Tyrone Lamar Washington (born September 16, 1976) is an American former professional basketball player. He played college basketball at Mississippi State University before being drafted by the Houston Rockets in the 1999 NBA draft. However, he played professionally overseas and in the NBA Development League.

==Early life and college==
Born in East St. Louis, Illinois, Washington graduated from Gentry High School in Indianola, Mississippi in 1995. Gatorade named Washington the Mississippi Boys' Basketball Player of the Year in his senior year, and Washington also was a fourth-team All-American pick by Parade magazine.

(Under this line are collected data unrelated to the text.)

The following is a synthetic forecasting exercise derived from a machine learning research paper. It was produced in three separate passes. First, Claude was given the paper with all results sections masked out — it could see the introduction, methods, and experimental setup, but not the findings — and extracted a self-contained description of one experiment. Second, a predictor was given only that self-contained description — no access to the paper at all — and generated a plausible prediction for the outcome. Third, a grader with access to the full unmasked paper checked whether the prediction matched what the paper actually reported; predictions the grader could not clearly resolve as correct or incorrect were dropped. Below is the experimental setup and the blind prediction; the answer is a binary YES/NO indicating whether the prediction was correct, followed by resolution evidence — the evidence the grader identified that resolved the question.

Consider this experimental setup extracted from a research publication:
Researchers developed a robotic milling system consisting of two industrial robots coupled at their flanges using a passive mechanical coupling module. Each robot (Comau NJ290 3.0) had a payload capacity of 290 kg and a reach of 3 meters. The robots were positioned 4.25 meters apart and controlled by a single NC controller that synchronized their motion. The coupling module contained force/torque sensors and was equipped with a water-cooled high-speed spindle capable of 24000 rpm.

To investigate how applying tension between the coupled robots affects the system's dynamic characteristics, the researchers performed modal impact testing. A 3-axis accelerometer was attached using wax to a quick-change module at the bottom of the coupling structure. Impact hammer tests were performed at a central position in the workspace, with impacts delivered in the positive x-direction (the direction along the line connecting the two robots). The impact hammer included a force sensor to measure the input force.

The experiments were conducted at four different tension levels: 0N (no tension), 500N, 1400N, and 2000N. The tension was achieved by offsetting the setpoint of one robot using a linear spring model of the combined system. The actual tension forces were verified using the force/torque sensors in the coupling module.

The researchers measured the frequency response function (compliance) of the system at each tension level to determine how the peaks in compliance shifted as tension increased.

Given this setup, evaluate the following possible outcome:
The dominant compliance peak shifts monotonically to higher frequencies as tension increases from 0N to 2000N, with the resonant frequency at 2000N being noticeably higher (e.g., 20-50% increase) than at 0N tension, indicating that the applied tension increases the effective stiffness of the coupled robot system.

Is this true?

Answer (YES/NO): YES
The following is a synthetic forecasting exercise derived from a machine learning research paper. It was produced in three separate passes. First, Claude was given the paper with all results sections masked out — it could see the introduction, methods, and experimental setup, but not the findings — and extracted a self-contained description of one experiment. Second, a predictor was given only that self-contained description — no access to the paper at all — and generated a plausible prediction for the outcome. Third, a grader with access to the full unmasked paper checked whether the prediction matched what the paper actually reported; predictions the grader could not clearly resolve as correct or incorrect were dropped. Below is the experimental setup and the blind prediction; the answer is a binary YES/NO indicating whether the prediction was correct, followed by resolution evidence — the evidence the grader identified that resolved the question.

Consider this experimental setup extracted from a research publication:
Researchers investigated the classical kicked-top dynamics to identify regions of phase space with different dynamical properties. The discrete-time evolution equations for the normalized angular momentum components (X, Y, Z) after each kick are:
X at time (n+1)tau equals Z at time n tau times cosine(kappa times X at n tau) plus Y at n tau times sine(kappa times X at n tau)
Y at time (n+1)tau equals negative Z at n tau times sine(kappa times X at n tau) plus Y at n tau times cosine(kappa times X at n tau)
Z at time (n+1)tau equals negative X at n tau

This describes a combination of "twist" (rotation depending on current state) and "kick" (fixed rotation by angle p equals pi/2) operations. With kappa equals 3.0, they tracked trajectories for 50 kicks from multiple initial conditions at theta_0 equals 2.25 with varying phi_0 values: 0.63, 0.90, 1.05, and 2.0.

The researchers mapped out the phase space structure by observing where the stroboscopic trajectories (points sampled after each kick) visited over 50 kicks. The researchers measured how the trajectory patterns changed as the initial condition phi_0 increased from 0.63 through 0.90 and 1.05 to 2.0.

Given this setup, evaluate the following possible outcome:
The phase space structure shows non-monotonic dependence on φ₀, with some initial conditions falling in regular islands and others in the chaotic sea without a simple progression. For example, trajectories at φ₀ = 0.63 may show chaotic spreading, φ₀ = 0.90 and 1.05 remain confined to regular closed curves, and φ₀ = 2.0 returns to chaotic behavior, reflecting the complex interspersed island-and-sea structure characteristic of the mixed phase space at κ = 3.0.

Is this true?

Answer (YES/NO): NO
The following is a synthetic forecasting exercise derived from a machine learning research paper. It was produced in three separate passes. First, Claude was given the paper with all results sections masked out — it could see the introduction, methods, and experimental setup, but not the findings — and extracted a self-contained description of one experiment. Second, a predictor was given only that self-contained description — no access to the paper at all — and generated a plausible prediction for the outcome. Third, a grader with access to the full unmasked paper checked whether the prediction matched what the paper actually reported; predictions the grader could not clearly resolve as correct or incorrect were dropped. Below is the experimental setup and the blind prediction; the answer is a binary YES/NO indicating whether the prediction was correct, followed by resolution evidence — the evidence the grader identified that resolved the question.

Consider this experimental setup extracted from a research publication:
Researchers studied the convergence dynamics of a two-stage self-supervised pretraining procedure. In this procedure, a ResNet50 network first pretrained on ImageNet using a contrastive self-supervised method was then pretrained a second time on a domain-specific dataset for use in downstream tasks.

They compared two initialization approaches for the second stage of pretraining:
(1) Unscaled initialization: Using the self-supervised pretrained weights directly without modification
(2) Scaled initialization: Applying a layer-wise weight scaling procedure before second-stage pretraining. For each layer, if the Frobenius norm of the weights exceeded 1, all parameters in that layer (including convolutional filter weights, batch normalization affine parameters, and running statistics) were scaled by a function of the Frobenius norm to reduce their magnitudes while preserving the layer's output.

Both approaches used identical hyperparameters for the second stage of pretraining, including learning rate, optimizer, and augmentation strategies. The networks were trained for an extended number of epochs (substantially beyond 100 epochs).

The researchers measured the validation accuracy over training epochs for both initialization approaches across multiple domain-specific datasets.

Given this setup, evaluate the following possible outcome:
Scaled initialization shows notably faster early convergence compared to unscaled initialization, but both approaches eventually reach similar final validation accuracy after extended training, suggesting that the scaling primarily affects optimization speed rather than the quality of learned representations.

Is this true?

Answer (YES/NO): YES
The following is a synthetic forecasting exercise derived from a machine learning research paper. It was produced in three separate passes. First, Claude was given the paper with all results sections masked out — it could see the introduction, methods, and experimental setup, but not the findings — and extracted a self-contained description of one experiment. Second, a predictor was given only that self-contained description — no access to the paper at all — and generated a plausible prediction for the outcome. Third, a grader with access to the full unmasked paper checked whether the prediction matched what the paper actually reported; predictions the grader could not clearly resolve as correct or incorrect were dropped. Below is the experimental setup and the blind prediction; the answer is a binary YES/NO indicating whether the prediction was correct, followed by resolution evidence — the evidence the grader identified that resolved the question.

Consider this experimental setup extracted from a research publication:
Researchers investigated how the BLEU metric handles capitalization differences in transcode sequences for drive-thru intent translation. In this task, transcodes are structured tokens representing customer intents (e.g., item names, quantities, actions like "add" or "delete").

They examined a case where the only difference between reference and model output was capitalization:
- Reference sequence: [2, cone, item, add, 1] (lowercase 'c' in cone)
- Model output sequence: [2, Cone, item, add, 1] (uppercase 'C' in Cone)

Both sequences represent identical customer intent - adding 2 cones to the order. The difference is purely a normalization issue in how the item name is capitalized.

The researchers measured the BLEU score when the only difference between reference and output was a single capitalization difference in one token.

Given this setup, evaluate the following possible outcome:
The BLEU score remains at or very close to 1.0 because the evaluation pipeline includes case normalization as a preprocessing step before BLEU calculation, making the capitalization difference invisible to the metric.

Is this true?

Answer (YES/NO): NO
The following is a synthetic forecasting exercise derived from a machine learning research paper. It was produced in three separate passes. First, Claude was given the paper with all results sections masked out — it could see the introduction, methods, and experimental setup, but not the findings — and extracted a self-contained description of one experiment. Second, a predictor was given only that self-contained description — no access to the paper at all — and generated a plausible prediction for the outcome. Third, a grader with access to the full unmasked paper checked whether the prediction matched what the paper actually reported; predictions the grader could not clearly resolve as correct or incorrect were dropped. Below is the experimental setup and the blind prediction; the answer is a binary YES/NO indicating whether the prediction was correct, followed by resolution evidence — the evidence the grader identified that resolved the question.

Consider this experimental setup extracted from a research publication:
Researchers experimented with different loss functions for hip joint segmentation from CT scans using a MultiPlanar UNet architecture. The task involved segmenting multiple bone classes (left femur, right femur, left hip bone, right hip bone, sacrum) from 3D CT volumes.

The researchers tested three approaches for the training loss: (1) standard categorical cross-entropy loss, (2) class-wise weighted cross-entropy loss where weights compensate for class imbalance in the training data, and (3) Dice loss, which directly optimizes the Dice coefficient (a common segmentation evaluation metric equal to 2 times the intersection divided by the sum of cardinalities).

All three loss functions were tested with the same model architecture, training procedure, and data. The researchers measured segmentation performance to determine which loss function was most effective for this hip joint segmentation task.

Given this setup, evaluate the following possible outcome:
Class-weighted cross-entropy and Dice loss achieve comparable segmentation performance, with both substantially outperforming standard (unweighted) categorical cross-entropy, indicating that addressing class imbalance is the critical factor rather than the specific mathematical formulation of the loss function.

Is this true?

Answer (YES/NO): NO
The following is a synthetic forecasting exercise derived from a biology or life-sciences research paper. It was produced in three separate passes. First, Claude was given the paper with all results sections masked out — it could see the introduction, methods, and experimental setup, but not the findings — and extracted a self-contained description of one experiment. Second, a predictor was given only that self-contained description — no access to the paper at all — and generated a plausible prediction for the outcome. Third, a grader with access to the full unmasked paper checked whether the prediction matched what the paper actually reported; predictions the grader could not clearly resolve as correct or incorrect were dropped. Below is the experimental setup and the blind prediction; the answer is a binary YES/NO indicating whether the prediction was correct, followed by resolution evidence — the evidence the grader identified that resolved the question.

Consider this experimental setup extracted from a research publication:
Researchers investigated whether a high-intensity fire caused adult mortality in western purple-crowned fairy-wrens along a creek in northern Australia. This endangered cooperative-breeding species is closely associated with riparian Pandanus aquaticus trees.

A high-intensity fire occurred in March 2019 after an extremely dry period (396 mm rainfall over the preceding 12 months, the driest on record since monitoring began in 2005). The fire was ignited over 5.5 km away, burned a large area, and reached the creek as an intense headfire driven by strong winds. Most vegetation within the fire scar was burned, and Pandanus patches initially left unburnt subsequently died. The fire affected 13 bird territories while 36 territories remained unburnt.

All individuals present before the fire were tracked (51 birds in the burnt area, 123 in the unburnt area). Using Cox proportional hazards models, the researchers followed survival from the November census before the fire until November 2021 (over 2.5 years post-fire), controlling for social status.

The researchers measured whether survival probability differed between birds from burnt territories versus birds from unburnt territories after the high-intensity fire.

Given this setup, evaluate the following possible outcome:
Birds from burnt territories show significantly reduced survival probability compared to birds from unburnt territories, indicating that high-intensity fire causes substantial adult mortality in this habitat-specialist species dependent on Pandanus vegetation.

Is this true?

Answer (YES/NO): YES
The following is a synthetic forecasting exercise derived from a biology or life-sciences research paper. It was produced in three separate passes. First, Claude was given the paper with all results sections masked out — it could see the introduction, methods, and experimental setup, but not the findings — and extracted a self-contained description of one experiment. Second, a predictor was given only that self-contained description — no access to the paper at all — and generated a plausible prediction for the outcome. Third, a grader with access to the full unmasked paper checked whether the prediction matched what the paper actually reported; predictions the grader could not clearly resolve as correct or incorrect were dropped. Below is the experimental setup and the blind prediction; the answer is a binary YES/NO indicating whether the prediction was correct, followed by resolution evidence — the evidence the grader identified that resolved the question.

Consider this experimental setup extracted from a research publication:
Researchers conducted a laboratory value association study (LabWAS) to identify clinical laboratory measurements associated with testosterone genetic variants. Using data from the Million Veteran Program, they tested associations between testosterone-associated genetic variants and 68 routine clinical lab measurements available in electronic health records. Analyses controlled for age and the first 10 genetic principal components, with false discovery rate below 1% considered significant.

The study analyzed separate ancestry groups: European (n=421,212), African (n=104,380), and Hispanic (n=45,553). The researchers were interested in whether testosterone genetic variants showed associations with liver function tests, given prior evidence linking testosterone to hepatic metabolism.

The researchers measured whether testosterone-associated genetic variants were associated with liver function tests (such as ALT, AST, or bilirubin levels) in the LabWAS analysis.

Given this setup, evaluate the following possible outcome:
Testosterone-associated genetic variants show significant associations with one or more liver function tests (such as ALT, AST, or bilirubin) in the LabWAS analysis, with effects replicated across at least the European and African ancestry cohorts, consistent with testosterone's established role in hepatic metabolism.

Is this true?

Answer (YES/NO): YES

In his freshman year with the Mississippi State Bulldogs men's basketball team, Washington was a backup center behind future NBA player Erick Dampier. Washington averaged 1.8 points and 2.1 rebounds as a freshman; he also blocked 13 shots and made 41% of field goal tries and 60% of free throw attempts. After the NBA drafted Dampier in 1996, Washington became the starting center. In 1996–1997, Washington co-led the Southeastern Conference (SEC) in blocked shots (2 blocks per game), and his 7.9 rebounds per game was the second-most in the conference. In 1998, Washington was a third-team all-SEC pick.

==Professional career==
Washington made his professional debut with the Italian team Banca Popolare Ragusa of Serie A2 in the 1999–2000 season. In the middle of the following season, he joined Viola Reggio Calabria then played 35 games with Fabriano Basket in 2001–2002. With Fabriano, Washington averaged 9.9 points and 7.1 rebounds. He also played semi-pro with the San Angelo All-Stars of the Southwest Basketball League in 2000. In 2002, Washington joined the Los Angeles Clippers for NBA Summer League. After playing five games with the Serbian team KK Crvena zvezda, in which he averaged 8 points, 4.6 rebounds, and 1.4 assists per game, he signed with the Columbus Riverdragons for the season. With the Riverdragons, Washington played 37 games and started 27 games, scored an average of 8.2 points, grabbed 4.4 rebounds, and made 0.8 assists per game.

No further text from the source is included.